_PFLICHTAUFGABEN_
**1)** Erläutern Sie in ein bis drei Sätzen, warum ungewollte Kinderlosigkeit laut dem Text zur künstlichen Befruchtung ein so sensibles Thema ist.
**2)** Übertragen Sie aus dem Text zur künstlichen Befruchtung wortgetreu den Abschnitt, der mit „Drei Fakten zur“ beginnt und mit „künstliche Befruchtung angewiesen.“ endet.
**3)** In welcher Einrichtung ist Professor Dr. Markus Kupka laut dem Text zur künstlichen Befruchtung als Reproduktionsmediziner tätig?

_SEITENTEXT_
□ □ □ □ □ □ □
Künstliche Befruchtung

Besteht ein Kinderwunsch und die Partner sind sich einig, geht es nur noch um den richtigen Zeitpunkt, wenn es doch nur so einfach wäre. In der Realität bleibt laut dem Bundesministerium für Familie, Senioren, Frauen und Jugend (BMFSFJ) im Schnitt etwa jedes zehnte Paar im Alter zwischen 25 und 59 Jahren in Deutschland ungewollt kinderlos, das sind knapp 30 Prozent.

Drei Fakten zur ungewollten Kinderlosigkeit:1

  • Im Alter bis 29 Jahre hatten 71 Prozent der Frauen und der Männer mit unerfülltem Kinderwunsch noch nie Zweifel an ihrer eigenen Fruchtbarkeit.
  • 22 Prozent der Frauen und 32 Prozent der Männer haben bereits zehn Jahre und länger den bisher unerfüllten Wunsch nach einem Kind.
  • Gleichgeschlechtliche Paare mit unerfülltem Kinderwunsch machen mit 3 Prozent bei den Frauen und 8 Prozent bei den Männern bisher nur einen kleinen Anteil der ungewollt Kinderlosen aus.

Die Ursachen dafür sind vielfältig und nicht immer gesundheitlich bedingt. Denn auch gleichgeschlechtliche Partner sind bei einem Kinderwunsch auf künstliche Befruchtung angewiesen.

Die Sozialarbeiterin, Sozialtherapeutin und Familientherapeutin und Vorsitzende der Deutschen Gesellschaft für Kinderwunschberatung (BKiD) Dr. Petra Thorn hat diesen Beitrag mit ihrer Expertise unterstützt. Genauso wie Professor Dr. Markus Kupka, der Reproduktionsmediziner im Kinderwunschzentrum Hamburg in der Altonaer Straße ist.

Ein äußerst sensibles Thema

Dr. Petra Thorn erklärt, warum ungewollte Kinderlosigkeit und künstliche Befruchtung so sensible Themen sind. So bedeute ein unerfüllter Kinderwunsch für viele eine existenzielle Lebenskrise, dazu eine Wahrnehmung des Andersseins. Denn Paare müssten oft mitansehen, dass Freunde und Verwandte problemlos Kinder bekommen könnten und empfänden sich als nicht zugehörig zu dieser Normalität.

Betroffene verglichen den unerfüllten Kinderwunsch deshalb mit einer Trauer, die sich so anfühle, als würde die Zukunft sterben. Für Außenstehende sei das oft schwierig nachzuvollziehen. Gerade bei Männern werde Kinderlosigkeit oft mit Impotenz und mangelnder Männlichkeit verbunden, obgleich es hier keine Verbindung gibt, so die Expertin. Dabei gibt es viele Möglichkeiten, um Hilfe zu erhalten. Denn auch trotz vorhandener Kritik, vor allem durch ethische oder religiöse Kontroverse, ist die Kinderwunschbehandlung für ungewollt kinderlose Menschen eine Chance.

Kostenübernahme

Die Zahl der reproduktionsmedizinischen Behandlungen ist in Deutschland in den letzten Jahren stark gestiegen. Auch für weibliche homosexuelle Paare und unverheiratete Paare ist die künstliche Befruchtung in Deutschland unter bestimmten Voraussetzungen möglich. Zudem gibt es die Möglichkeit des Social Freezings, bei den Frauen unbefruchtete Eizellen einfrieren lassen können, um sie zu einem späteren Zeitpunkt für eine künstliche Befruchtung zu verwenden. In beiden Fällen müssen die Kosten dafür aktuell selbst getragen werden.
□ □ □ □ □ □ □
_NACHFOLGENDE DATEN_

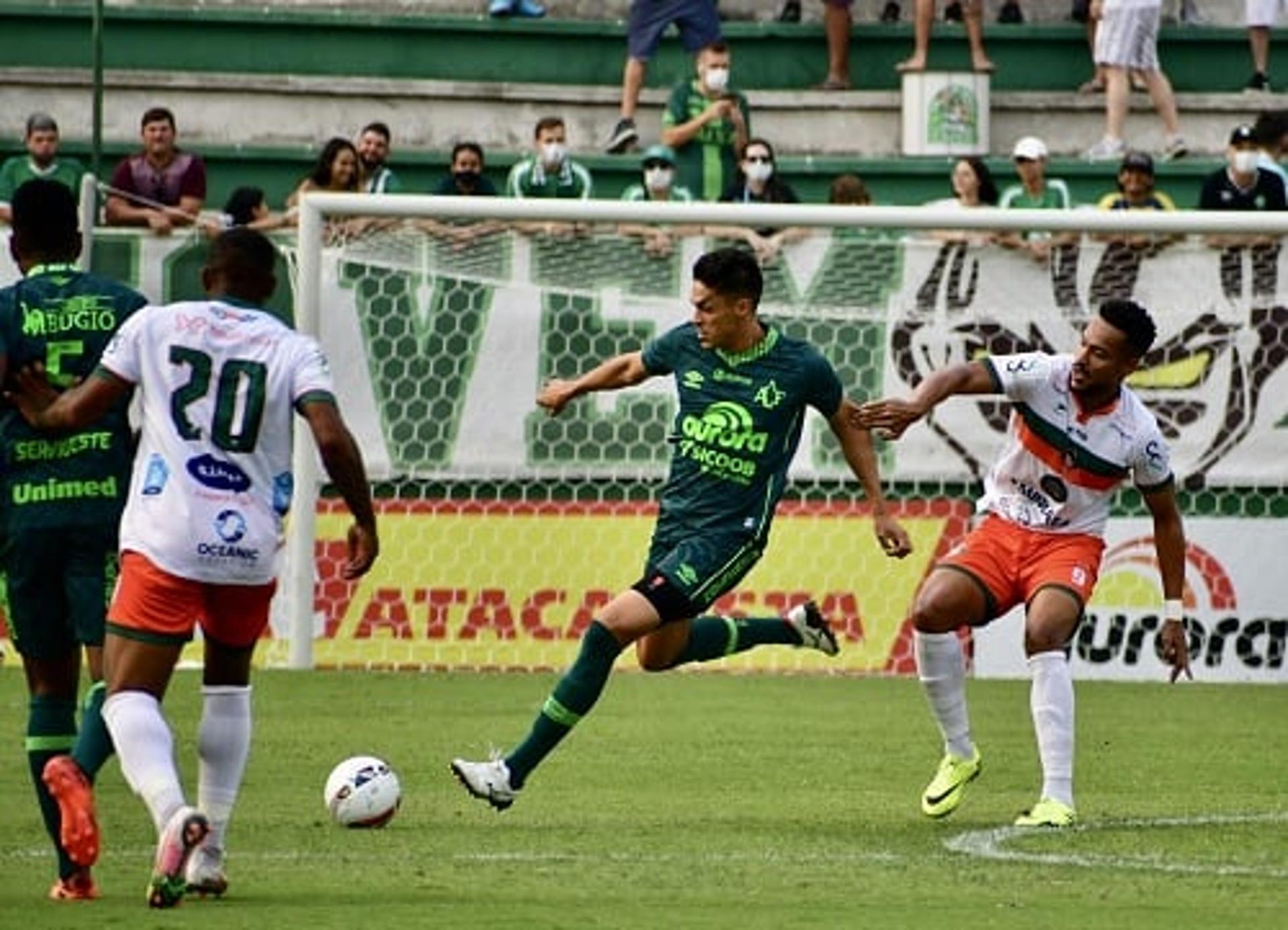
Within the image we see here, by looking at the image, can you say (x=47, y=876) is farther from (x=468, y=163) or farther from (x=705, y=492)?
(x=468, y=163)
□ □ □ □ □ □ □
_LÖSUNGSTEIL_
**1)** Laut Dr. Petra Thorn bedeutet ein unerfüllter Kinderwunsch für viele eine existenzielle Lebenskrise und geht mit einer Wahrnehmung des Andersseins einher. Paare müssen oft mitansehen, dass Freunde und Verwandte problemlos Kinder bekommen. Deshalb empfinden sie sich als nicht zugehörig zu dieser Normalität.

**2)**
Drei Fakten zur ungewollten Kinderlosigkeit:1

  • Im Alter bis 29 Jahre hatten 71 Prozent der Frauen und der Männer mit unerfülltem Kinderwunsch noch nie Zweifel an ihrer eigenen Fruchtbarkeit.
  • 22 Prozent der Frauen und 32 Prozent der Männer haben bereits zehn Jahre und länger den bisher unerfüllten Wunsch nach einem Kind.
  • Gleichgeschlechtliche Paare mit unerfülltem Kinderwunsch machen mit 3 Prozent bei den Frauen und 8 Prozent bei den Männern bisher nur einen kleinen Anteil der ungewollt Kinderlosen aus.

Die Ursachen dafür sind vielfältig und nicht immer gesundheitlich bedingt. Denn auch gleichgeschlechtliche Partner sind bei einem Kinderwunsch auf künstliche Befruchtung angewiesen.

**3)** Im Kinderwunschzentrum Hamburg in der Altonaer Straße.